<<<<
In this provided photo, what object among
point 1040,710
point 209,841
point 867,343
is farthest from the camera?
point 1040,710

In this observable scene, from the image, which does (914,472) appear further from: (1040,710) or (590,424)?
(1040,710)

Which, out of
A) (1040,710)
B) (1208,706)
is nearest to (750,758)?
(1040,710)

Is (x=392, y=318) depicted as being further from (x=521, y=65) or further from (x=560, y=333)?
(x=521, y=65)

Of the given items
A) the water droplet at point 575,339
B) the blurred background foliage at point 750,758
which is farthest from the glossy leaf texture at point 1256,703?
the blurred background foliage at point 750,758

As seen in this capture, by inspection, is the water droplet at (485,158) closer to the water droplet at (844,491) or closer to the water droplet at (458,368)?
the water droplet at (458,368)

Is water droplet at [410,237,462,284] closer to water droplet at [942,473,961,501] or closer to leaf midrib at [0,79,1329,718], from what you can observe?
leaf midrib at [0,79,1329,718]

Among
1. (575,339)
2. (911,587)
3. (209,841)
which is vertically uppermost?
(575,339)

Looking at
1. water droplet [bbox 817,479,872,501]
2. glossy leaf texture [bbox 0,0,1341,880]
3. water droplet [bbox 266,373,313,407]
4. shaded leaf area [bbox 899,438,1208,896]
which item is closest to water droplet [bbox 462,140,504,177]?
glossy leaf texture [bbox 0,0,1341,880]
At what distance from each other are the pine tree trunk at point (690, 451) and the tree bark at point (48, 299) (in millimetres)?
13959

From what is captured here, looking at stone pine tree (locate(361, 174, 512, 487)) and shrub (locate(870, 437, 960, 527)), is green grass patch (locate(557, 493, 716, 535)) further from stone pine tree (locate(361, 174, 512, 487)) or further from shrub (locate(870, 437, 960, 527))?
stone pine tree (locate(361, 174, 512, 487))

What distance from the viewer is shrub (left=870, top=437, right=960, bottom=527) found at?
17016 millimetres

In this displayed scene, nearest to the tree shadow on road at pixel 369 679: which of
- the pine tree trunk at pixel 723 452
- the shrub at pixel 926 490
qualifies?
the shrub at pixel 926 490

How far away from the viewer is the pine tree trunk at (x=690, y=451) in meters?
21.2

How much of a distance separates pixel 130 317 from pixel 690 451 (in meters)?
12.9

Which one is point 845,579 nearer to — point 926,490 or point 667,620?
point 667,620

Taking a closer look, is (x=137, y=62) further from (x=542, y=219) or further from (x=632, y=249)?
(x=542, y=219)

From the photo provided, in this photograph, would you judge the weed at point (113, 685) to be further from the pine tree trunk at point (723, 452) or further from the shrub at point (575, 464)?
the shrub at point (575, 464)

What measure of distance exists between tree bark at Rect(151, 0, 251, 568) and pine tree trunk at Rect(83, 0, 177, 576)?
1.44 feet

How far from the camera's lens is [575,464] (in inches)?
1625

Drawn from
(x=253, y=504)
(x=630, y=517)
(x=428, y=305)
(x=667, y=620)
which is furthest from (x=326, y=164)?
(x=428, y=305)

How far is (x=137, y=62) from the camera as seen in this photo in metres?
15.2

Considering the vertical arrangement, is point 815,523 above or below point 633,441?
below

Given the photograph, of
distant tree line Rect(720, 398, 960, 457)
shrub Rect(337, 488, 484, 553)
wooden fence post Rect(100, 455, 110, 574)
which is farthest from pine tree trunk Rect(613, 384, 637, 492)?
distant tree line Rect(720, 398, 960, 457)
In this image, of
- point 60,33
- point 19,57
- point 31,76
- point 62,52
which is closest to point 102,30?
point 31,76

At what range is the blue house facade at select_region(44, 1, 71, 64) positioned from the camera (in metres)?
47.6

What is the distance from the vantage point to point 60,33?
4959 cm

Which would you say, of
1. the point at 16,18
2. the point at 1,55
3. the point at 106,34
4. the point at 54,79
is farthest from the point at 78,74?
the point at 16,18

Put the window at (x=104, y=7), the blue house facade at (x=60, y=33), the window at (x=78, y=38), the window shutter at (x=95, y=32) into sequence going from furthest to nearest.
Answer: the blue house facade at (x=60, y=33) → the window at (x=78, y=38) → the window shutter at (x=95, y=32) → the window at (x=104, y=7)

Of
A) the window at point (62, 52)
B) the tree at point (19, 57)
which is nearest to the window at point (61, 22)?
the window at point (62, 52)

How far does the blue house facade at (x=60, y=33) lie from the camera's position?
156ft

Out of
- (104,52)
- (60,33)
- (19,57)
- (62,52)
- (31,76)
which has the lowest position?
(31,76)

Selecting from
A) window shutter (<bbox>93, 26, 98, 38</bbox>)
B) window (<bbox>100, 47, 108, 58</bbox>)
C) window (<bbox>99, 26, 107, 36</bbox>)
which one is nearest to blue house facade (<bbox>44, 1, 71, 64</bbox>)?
>>>>
Begin at the line containing "How far does" and reproduce each line through the end of the records above.

**Response below:**
How far does the blue house facade at (x=60, y=33) lie from the camera's position?
156ft

Out of
- (104,52)
- (60,33)
- (19,57)
- (62,52)
- (31,76)
which has the lowest position?
(31,76)

Selecting from
A) window shutter (<bbox>93, 26, 98, 38</bbox>)
B) window (<bbox>100, 47, 108, 58</bbox>)
C) window (<bbox>99, 26, 107, 36</bbox>)
which one is nearest to blue house facade (<bbox>44, 1, 71, 64</bbox>)?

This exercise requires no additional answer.